◆ Provided records:
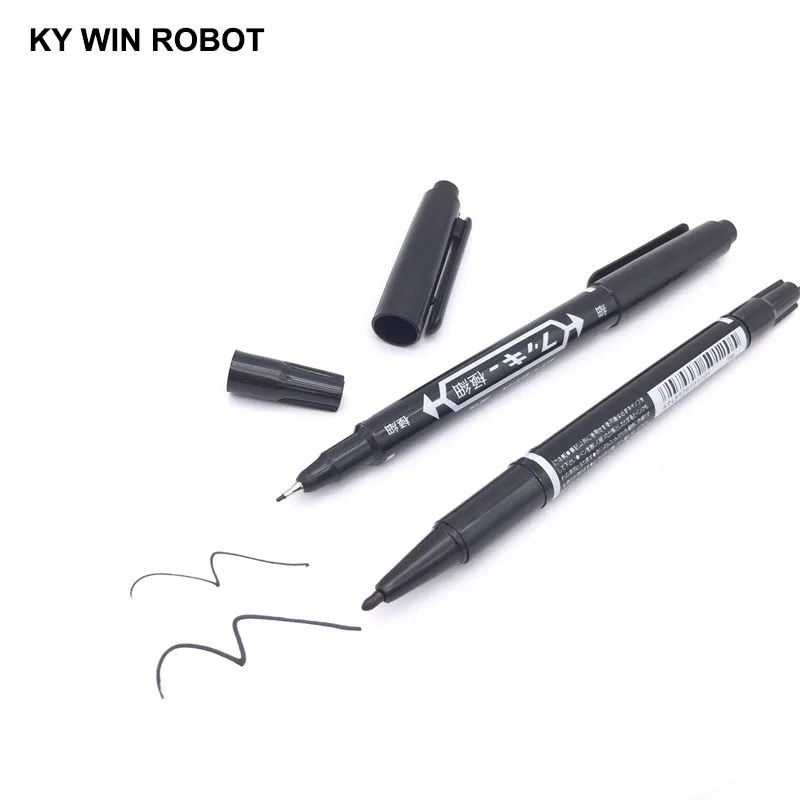 10PCS Black CCL Anti-etching PCB Circuit Board Ink Marker Double Pen For DIY Repair Printed Diagram Arduino | Электронные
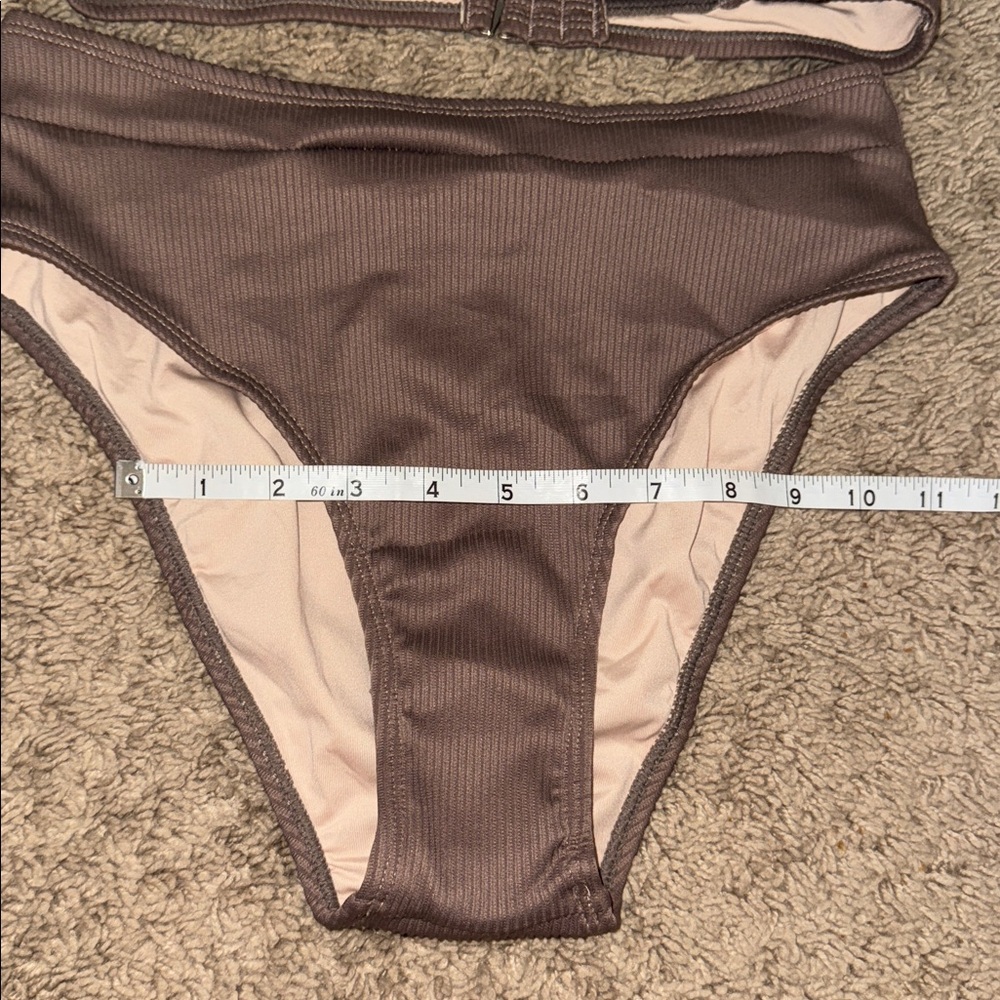 Cupshe Chocolate Brown Bikini Set NWT Size Small - Picture 7 of 9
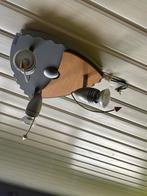 Retro Plafondlamp Hout/Metaal, Ophalen, Gebruikt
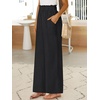 image:imageANRABESS Womens Linen Pants 2026 Summer Casual Loose Wide Leg Palazzo Pants High Waist Flowy Beach Trousers Work OutfitsBlack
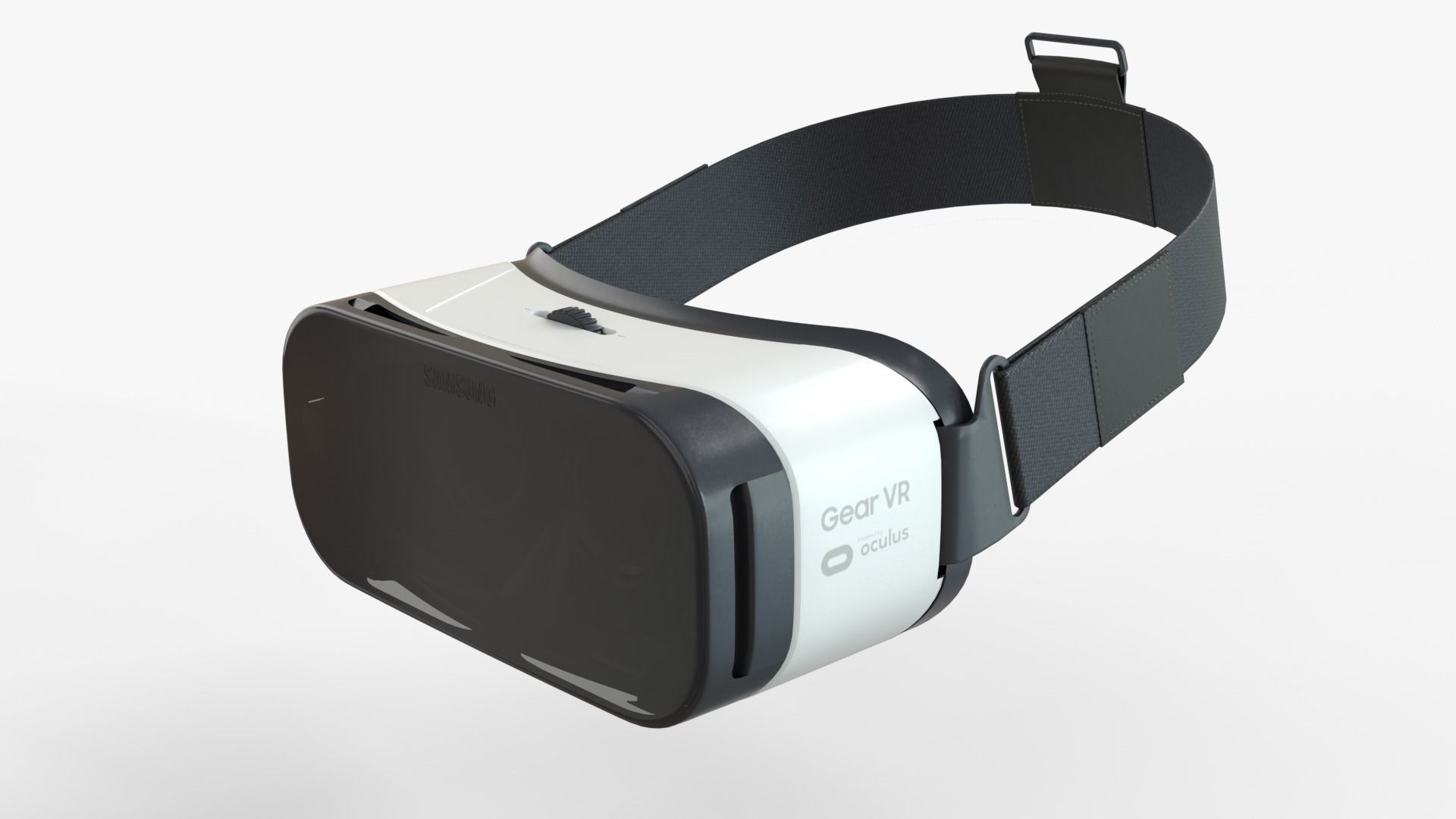 Samsung Gear VR  with Controller 3D model_2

◆ Your assignment: Rewrite the material above with every "Pants" changed to "Slacks" and nothing else altered, leaving out the pictures.

◆ Result of the exercise:
 10PCS Black CCL Anti-etching PCB Circuit Board Ink Marker Double Pen For DIY Repair Printed Diagram Arduino | Электронные
 Cupshe Chocolate Brown Bikini Set NWT Size Small - Picture 7 of 9
 Retro Plafondlamp Hout/Metaal, Ophalen, Gebruikt
 image:imageANRABESS Womens Linen Slacks 2026 Summer Casual Loose Wide Leg Palazzo Slacks High Waist Flowy Beach Trousers Work OutfitsBlack
 Samsung Gear VR  with Controller 3D model_2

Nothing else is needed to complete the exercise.